(Source extract)
....................

In a recent podcast interview with Hillarie McClure, Multimedia Director of Cybercrime Magazine, Robert E. Johnson III, Cimcor CEO/President, discusses the overall value that implementing system hardening paired with a configuration management tool could have on your overall security posture. The podcast can be listened to in its entirety below.
Welcome to The Data Security Podcast sponsored by Cimcor. Cimcor develops innovative, next-generation file integrity monitoring software. The CimTrak Integrity Suite monitors and protects a wide range of physical, network, cloud, and virtual IT assets in real-time while providing detailed forensic information about all changes. Securing your infrastructure with CimTrak helps you get compliant and stay that way. You can find out more about Cimcor and CimTrak on the web at cimcor.com/cimtrak.
Q: Hey, Robert. Great, to be speaking with you.
A: Hillarie, it's an honor to be back in your show. Thanks for inviting me.
Q: Robert, for today, you know I've been hearing a lot of people using configuration management when hardening their systems, and we've been talking about system hardening for a little bit here. So I guess, as far as using configuration management, can you tell us a little bit about that, and how it can help to harden systems?
A: Sure. Well, it's a great trend. A growing number of people are using configuration management or declarative tools for configuring their systems. Many of these tools are absolutely amazing and they are tremendous time-savers. Examples include Chef or Terraform, Puppet, Ansible, and CloudFormation, and there are certainly others out there. These are great ways to configure and deploy systems that are standardized, repeatable, and it makes it much easier to ensure that systems are initially configured correctly, for whatever the business application may be.
Now, when you use a tool like this, it actually becomes the perfect opportunity to just take a step back and securely configure those systems according to best practices, such as defined by CIS Benchmarks or DISA STIGs. Now, are folks actually doing this? Unfortunately, not as often as they should. But this is something, Hillarie, that we really need to find a way to hardwire into our industry, not just as a best practice, but I would say, as a required practice.
Q: Why is system hardening so important? Just to remind folks, or as well as perhaps add anything new that you may have to share in addition to that, you know, why do people need to put forth the effort to maintain that system hardening?
A: System hardening is important because it reduces the overall attack surface of your systems. And it is a great way to leverage the collective knowledge of all of the security professionals around the world that are participated in the process of figuring out what are the best and optimal settings. So it ensures that you're configuring your system in the most secure manner possible based on those consensus-based guidelines. The Center for Internet Security or many folks call them CIS. They do an absolutely amazing job of marshaling and guiding this collaborative process that creates these security best practices that we all love and call the CIS Benchmarks.

....................

(Excerpted data)
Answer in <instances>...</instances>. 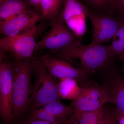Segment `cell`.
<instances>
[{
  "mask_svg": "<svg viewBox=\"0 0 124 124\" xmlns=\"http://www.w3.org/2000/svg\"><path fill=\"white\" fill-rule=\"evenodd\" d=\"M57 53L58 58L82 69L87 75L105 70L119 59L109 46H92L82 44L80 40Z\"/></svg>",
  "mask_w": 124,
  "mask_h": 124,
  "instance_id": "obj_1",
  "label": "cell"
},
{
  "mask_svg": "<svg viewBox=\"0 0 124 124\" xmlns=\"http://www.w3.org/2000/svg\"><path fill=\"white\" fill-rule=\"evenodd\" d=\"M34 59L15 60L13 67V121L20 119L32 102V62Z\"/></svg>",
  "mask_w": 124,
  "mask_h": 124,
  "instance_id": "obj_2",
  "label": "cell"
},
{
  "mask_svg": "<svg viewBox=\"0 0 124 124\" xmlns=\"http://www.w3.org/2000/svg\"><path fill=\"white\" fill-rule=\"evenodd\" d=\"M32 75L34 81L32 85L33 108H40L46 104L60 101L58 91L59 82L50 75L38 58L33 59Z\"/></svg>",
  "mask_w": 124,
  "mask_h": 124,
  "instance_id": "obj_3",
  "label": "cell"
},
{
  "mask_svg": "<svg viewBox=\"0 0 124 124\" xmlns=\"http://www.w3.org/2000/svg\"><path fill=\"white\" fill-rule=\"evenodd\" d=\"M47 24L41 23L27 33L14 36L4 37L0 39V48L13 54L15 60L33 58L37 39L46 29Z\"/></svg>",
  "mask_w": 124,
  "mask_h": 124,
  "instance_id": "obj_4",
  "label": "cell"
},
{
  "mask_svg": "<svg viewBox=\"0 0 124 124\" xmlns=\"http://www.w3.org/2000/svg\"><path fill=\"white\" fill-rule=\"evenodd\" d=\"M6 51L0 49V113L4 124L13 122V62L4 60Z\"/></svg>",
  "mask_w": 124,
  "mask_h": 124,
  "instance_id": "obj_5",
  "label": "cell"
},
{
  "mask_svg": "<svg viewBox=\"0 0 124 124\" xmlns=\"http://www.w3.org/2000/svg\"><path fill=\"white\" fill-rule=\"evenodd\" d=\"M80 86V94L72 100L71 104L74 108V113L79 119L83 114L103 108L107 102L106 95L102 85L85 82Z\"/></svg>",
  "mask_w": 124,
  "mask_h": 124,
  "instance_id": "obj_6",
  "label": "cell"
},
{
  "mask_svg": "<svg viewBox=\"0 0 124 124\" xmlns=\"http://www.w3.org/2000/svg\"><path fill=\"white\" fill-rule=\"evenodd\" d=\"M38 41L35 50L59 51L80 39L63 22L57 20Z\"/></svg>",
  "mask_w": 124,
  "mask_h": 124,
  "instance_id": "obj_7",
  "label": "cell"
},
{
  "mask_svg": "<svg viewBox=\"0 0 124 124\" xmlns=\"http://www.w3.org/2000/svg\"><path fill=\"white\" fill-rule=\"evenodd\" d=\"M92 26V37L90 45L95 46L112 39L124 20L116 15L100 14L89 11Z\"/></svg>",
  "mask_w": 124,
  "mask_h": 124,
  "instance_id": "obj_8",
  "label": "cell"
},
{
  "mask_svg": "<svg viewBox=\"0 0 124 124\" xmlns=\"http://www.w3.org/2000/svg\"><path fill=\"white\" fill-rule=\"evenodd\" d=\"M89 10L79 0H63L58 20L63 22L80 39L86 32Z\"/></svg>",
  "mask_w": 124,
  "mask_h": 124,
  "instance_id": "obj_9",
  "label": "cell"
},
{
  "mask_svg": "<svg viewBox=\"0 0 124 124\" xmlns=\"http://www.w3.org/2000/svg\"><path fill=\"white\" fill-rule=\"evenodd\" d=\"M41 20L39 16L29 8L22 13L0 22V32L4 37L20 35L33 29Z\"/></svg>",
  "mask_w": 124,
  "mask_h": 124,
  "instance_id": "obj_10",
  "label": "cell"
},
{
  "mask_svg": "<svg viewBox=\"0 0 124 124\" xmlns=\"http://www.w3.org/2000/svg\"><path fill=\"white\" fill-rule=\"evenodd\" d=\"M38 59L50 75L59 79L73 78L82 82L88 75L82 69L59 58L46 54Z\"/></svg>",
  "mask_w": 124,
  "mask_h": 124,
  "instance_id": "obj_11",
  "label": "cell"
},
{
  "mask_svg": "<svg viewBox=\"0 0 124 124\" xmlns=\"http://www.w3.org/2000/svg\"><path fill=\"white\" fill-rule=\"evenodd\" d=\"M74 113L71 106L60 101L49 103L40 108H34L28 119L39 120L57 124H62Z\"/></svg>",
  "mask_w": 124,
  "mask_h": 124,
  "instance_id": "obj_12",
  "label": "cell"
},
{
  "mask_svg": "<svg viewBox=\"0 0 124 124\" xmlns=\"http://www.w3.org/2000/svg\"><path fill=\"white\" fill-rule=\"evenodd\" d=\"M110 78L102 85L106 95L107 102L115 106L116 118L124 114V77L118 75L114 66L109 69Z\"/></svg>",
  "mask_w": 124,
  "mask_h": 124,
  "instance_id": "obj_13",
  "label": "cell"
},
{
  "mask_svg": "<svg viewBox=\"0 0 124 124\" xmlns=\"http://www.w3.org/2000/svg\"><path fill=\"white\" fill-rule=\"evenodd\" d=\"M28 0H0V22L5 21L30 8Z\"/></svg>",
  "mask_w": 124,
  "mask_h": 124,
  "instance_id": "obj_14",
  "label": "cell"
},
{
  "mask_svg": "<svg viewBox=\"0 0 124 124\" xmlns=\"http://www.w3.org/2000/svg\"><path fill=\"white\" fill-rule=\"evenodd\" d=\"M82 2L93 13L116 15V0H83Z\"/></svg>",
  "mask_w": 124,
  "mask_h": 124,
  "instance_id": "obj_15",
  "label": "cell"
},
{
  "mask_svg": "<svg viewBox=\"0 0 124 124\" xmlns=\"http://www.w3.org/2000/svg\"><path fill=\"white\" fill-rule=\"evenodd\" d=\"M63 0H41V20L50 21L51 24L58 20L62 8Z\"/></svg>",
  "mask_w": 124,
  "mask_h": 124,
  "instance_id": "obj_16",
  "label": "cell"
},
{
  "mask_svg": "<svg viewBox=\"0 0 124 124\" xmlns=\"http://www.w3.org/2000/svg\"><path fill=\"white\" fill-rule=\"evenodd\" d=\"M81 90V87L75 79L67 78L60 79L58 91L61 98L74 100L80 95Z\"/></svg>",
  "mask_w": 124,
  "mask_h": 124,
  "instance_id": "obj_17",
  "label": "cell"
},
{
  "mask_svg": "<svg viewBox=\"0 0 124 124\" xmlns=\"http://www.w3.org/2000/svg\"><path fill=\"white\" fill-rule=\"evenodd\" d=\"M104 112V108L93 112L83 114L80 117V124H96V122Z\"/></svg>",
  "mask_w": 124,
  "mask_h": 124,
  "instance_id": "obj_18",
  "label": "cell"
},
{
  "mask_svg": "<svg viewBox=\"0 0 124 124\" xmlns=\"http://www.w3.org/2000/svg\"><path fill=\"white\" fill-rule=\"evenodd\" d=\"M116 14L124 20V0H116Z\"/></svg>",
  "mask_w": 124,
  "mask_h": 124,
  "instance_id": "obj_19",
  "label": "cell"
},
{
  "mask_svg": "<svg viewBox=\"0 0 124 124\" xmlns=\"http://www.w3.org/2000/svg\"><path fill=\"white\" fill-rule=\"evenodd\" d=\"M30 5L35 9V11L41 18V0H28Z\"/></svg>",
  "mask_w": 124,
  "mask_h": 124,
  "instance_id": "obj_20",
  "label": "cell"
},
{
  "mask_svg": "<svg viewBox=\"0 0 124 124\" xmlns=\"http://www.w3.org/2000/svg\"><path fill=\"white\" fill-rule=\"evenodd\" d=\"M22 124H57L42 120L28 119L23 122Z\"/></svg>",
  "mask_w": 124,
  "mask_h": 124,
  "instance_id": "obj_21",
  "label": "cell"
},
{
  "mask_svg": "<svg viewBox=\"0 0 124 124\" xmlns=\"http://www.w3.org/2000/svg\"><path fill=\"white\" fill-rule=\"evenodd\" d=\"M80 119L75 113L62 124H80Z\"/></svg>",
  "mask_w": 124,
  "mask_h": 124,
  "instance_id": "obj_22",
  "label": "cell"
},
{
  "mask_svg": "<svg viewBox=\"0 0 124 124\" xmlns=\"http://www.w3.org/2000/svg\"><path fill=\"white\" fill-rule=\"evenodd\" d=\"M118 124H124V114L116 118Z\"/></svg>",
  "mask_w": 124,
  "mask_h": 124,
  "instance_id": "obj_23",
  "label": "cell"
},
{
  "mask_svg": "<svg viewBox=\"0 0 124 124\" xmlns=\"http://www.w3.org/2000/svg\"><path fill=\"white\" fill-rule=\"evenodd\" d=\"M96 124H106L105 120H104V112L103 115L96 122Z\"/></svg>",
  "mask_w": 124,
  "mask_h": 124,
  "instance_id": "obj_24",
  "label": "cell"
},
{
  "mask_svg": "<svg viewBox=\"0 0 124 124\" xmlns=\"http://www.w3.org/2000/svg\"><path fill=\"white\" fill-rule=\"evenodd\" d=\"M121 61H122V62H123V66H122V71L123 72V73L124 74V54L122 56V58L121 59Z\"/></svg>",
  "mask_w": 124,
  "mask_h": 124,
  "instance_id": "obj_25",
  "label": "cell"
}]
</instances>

....................

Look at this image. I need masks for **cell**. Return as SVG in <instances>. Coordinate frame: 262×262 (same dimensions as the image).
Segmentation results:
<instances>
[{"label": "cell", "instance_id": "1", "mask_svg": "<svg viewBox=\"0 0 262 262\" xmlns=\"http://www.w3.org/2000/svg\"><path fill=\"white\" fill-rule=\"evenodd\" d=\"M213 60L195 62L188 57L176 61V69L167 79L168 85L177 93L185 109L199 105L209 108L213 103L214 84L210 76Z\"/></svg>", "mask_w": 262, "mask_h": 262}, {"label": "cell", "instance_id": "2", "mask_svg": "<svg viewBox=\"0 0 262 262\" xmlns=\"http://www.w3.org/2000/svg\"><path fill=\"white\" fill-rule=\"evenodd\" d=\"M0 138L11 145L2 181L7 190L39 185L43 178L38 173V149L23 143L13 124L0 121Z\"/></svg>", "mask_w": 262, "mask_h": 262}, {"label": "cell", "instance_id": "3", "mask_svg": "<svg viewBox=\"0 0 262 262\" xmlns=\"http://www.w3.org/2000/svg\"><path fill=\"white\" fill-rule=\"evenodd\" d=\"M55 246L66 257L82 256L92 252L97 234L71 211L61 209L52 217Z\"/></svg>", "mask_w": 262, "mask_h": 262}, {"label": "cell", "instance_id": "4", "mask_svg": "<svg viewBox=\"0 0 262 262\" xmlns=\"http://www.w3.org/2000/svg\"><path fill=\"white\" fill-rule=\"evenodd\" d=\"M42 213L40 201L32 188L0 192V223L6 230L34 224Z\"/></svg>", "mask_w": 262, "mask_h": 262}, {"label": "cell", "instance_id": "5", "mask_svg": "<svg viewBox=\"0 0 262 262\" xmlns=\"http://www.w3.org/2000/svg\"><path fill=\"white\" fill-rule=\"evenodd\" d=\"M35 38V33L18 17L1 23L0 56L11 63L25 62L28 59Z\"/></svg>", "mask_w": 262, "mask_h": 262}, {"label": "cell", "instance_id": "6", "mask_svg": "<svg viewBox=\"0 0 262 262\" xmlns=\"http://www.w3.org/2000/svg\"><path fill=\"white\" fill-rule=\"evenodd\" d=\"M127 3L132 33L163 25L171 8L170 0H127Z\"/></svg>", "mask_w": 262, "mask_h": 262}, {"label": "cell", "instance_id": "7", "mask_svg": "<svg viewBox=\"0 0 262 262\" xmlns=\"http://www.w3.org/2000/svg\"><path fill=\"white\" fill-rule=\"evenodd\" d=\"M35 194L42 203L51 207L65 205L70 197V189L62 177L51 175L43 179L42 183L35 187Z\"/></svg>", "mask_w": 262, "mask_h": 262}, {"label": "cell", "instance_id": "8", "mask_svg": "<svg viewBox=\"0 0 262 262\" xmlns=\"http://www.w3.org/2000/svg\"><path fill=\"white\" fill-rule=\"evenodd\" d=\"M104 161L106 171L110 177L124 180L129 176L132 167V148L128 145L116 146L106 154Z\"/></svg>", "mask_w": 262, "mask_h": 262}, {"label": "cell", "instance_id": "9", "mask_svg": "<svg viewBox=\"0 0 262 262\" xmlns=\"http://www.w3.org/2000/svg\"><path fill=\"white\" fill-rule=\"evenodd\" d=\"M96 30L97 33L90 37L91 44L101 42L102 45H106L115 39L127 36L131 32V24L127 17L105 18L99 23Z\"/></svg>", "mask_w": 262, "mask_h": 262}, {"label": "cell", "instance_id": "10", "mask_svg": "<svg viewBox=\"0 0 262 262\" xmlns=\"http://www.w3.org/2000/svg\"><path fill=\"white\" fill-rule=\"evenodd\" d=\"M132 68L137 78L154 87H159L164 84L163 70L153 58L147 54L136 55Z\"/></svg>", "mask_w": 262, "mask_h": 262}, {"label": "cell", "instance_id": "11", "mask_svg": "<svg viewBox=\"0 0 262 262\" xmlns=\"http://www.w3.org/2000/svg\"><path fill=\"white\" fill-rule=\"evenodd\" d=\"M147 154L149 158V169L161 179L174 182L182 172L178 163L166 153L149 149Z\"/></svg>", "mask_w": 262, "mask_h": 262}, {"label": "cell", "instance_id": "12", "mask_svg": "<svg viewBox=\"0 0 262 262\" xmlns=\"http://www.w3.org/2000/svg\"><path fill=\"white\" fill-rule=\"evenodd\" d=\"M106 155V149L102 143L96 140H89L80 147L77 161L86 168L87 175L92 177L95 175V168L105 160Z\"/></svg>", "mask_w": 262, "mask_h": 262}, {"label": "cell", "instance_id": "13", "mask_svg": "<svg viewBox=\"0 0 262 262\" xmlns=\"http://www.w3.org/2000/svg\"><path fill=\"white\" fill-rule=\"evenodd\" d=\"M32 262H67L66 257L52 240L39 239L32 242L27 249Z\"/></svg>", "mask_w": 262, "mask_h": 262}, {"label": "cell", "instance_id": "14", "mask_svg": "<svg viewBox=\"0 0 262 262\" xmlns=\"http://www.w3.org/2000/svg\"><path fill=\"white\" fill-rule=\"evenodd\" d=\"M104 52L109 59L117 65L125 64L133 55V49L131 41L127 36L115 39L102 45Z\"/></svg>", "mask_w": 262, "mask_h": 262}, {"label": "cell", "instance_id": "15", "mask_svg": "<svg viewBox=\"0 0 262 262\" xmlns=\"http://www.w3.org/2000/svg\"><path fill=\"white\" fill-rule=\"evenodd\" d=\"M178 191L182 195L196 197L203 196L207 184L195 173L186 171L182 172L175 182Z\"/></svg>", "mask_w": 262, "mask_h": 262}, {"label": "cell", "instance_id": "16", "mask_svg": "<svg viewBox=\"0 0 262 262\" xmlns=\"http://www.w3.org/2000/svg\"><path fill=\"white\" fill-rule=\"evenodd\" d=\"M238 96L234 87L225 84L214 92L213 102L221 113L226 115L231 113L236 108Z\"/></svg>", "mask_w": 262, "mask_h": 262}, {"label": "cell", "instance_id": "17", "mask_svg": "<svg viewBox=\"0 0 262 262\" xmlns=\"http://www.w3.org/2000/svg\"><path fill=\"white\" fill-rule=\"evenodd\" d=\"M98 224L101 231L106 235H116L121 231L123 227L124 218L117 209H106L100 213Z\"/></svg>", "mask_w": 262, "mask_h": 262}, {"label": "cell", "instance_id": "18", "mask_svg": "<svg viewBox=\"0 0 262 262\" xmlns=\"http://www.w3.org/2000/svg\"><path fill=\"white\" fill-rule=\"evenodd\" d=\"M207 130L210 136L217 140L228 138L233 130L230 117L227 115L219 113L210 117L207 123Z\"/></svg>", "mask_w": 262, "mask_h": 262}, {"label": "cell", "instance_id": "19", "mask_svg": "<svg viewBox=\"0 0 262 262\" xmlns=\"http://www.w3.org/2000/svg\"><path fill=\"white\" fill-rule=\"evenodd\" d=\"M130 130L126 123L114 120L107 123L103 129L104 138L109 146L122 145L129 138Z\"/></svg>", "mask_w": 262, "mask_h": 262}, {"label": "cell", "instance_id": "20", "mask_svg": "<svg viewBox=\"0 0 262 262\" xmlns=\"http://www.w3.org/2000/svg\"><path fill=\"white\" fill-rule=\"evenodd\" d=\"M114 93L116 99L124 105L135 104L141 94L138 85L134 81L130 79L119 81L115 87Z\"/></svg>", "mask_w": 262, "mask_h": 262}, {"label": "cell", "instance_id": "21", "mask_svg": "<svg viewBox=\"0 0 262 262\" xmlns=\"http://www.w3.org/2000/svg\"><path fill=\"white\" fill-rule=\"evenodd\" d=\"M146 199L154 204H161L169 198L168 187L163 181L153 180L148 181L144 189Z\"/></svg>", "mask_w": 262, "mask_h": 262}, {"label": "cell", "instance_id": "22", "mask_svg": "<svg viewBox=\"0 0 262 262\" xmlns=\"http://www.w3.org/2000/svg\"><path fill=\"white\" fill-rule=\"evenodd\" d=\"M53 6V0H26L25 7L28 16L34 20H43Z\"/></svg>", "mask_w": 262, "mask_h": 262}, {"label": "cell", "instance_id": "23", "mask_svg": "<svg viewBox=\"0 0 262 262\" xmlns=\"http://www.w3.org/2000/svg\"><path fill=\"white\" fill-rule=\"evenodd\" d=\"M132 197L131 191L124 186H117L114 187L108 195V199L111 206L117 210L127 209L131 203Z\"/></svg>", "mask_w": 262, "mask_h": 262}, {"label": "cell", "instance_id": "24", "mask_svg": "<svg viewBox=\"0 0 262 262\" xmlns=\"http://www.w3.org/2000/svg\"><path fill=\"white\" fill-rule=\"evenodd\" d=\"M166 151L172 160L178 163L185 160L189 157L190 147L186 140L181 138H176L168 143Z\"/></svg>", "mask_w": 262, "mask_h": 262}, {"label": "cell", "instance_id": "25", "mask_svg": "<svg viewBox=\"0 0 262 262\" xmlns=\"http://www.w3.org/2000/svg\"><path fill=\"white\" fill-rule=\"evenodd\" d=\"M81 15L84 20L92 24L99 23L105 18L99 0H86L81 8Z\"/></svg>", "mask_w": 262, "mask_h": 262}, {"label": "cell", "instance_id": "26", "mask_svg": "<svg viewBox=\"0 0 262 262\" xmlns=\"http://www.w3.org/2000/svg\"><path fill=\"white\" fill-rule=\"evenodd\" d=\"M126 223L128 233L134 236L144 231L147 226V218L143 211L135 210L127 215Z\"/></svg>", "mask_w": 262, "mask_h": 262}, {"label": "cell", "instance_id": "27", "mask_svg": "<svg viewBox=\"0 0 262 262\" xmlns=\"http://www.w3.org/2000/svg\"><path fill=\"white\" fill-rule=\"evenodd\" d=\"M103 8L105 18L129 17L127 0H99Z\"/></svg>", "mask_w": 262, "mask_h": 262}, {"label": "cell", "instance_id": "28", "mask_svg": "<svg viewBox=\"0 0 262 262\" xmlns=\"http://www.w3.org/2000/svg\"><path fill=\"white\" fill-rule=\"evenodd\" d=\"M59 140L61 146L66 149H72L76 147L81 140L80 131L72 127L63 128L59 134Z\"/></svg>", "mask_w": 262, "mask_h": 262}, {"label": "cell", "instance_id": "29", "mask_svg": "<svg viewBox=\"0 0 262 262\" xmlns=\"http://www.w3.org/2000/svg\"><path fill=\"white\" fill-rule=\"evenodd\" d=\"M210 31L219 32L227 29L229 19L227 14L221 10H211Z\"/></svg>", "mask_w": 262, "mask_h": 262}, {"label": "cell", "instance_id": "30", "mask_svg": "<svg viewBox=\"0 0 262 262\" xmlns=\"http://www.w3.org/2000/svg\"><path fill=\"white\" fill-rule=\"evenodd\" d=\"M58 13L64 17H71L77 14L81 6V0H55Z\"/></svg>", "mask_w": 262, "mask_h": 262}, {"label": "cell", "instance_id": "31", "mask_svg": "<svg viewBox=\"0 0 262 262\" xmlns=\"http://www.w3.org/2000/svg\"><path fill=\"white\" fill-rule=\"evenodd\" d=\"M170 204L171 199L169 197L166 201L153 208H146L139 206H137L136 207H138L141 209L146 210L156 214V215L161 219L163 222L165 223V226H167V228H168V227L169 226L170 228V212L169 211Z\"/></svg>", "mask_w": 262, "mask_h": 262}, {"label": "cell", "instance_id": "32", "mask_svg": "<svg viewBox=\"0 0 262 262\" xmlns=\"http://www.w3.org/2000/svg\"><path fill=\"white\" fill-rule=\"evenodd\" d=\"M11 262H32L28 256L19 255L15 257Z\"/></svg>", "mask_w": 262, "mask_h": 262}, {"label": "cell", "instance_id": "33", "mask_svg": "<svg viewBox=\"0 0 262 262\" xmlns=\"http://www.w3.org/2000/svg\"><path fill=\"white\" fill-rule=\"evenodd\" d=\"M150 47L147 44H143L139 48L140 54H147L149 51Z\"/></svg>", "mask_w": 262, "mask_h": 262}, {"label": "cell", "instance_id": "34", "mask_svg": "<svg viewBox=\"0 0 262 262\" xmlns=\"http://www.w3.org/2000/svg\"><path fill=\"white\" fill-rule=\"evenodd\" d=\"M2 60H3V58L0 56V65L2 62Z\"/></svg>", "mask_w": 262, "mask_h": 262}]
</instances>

....................

(Objectives)
a. In the podcast transcript, which organization does Johnson credit with guiding the collaborative process that produces the CIS Benchmarks?
b. Say whether each statement agrees with the podcast transcript, answering yes or no and quoting the deciding words: (i) Johnson says people already use configuration management tools to securely configure systems as often as they should. (ii) Terraform is given as an example of a configuration management tool. (iii) System hardening reduces the overall attack surface of systems.
c. Repeat the stretch of the podcast transcript from "A: System hardening" through "the CIS Benchmarks.".
The rows come from a different source than the podcast transcript.

(Solutions in order)
a. The Center for Internet Security.

b.
(i) No: "Unfortunately, not as often as they should."
(ii) Yes: "Examples include Chef or Terraform, Puppet, Ansible, and CloudFormation"
(iii) Yes: "it reduces the overall attack surface of your systems"

c.
A: System hardening is important because it reduces the overall attack surface of your systems. And it is a great way to leverage the collective knowledge of all of the security professionals around the world that are participated in the process of figuring out what are the best and optimal settings. So it ensures that you're configuring your system in the most secure manner possible based on those consensus-based guidelines. The Center for Internet Security or many folks call them CIS. They do an absolutely amazing job of marshaling and guiding this collaborative process that creates these security best practices that we all love and call the CIS Benchmarks.